28/7/09, Royal Albert Hall (Prom)
1 hr 20 mins. Late-night Prom with John Eliot Gardiner and the Monteverdi Choir plus soloists (chamber organ, double bass, two cellos, bassoon). Too late for me: this kind of music needs concentration which is hard to summon at ten pm; I kept falling asleep, left with a general impression of tuneful noise.
Thirty-eight singers, four motets, three of them with split choirs placed either side of the organ; the third a single choir (though six of the women dropped out for part of it, and there was a beautiful section for tenor, bass and soprano.

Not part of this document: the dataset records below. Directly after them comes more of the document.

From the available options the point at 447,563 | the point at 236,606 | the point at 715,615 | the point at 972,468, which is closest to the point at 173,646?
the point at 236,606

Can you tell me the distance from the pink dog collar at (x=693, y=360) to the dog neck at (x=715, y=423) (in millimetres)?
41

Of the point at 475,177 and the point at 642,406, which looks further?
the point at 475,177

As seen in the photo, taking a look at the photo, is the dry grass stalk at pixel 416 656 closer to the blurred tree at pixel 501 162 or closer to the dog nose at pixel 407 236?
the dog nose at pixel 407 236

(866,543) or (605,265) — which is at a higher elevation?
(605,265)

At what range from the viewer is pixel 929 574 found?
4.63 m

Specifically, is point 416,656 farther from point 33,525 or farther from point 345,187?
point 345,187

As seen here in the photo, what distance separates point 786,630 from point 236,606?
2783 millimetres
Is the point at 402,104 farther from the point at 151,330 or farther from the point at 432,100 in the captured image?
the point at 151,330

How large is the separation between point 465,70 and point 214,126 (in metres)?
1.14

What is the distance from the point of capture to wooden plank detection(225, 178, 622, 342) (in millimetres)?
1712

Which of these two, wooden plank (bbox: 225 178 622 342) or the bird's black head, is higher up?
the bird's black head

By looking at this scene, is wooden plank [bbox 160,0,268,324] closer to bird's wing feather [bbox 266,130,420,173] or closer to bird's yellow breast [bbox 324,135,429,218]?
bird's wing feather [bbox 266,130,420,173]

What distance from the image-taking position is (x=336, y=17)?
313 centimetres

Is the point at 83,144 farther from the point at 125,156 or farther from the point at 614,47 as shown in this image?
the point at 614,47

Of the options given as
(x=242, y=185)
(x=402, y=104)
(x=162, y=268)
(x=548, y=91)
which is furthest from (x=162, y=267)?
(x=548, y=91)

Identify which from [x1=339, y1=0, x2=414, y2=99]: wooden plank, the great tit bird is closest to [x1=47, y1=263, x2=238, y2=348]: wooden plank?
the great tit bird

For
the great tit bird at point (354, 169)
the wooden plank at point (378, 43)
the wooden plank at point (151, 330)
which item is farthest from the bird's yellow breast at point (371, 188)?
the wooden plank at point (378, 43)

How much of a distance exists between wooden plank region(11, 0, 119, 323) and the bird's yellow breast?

The motet was apparently a more old fashioned form than the cantata, for which Bach is best known. Cantatas include instrumental passages, solo singers and a lot more colour and variation. Some of his more puritan contemporaries deplored cantatas as excessively "operatic". But they were more involving, more emotionally rewarding apparently than motets.
I'm not qualified to judge. All of these seemed to me pretty sophisticated works. When Petroc Trelawny came on stage for the Radio 3 intro he interviewed Gardiner and asked if it was "too simple to say Bach's motets were unsophisticated" Gardiner replied flatly "It's wrong": that got a laugh.
I remain impressed by Bach rather than moved or seduced. There's something a little too perfect about the surface textures of all that choral singing. And you can't understand the words, unlike much of Handel, which makes a big difference.
But these pieces displayed great variety of tempo and texture and some pretty tunes.